A revelatory exhibition cements a rising appreciation of African American art
The year 1963 was an epochal one in American history. Peaceful grassroots protests for racial equality were met with police violence, as when, in April, high pressure hoses and dogs were turned on students in Birmingham, Alabama. Riots broke out in response to violence and oppression both recent and historic. In August, the protests became a mass movement as more than 200,000 people gathered for the March on Washington, where Martin Luther King Jr delivered his ‘I have a dream’ speech. In September, Ku Klux Klan violence escalated to church bombing. By November, John F Kennedy, who had condemned segregation and announced a coming Civil Rights bill, was assassinated.
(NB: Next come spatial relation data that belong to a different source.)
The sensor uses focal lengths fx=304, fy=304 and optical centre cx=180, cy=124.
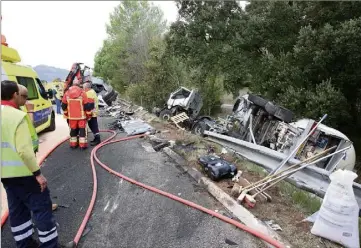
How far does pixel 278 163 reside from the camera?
296 inches

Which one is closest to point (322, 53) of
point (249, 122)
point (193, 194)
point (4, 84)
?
point (249, 122)

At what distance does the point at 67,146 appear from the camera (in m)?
7.30

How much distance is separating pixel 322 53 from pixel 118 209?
430 inches

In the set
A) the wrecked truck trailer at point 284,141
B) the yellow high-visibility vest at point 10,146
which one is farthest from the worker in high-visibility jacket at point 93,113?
the yellow high-visibility vest at point 10,146

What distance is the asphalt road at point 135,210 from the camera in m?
3.36

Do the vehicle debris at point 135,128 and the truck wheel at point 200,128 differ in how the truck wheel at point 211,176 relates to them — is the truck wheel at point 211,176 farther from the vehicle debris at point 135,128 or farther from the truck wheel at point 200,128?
the truck wheel at point 200,128

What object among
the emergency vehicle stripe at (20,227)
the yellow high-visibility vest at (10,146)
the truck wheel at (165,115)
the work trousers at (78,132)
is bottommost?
the truck wheel at (165,115)

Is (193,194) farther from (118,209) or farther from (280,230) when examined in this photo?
(280,230)

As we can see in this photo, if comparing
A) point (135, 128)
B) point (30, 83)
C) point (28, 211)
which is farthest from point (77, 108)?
point (28, 211)

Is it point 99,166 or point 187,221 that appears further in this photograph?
point 99,166

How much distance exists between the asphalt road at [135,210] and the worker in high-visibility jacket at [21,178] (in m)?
0.43

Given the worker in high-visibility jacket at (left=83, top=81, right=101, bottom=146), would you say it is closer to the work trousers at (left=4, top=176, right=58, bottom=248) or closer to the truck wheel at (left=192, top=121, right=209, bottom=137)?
the work trousers at (left=4, top=176, right=58, bottom=248)

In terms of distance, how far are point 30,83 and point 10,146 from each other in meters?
5.52

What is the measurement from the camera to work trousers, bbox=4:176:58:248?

It’s in this same year that Tate Modern’s exhibition ‘Soul of a Nation: Art in the Age of Black Power (1963–1983)’ begins its story of the radical, brilliant and hugely varied art made by African American artists in the political and cultural landscape of Civil Rights, Black Panthers, Blaxploitation, and other manifestations of the fight for equality in education, jobs and representation. From overtly political works by artists such as Emory Douglas and Benny Andrews to the highly experimental abstractions of Frank Bowling, Sam Gilliam and Alma Thomas, the show is filled with imperative, but until recently overlooked, artists. A seminal moment comes in the form of Betye Saar’s Liberation of Aunt Jemima (1972). In this work, the artist appropriates cliché images black women – from the ‘mammy’ holding a white baby to the maid with a broom, and Aunt Jemima from the eponymous syrup – freeing them from endemic racial and gender stereotypes through the addition of the raised, clenched fist symbolic of Black Power.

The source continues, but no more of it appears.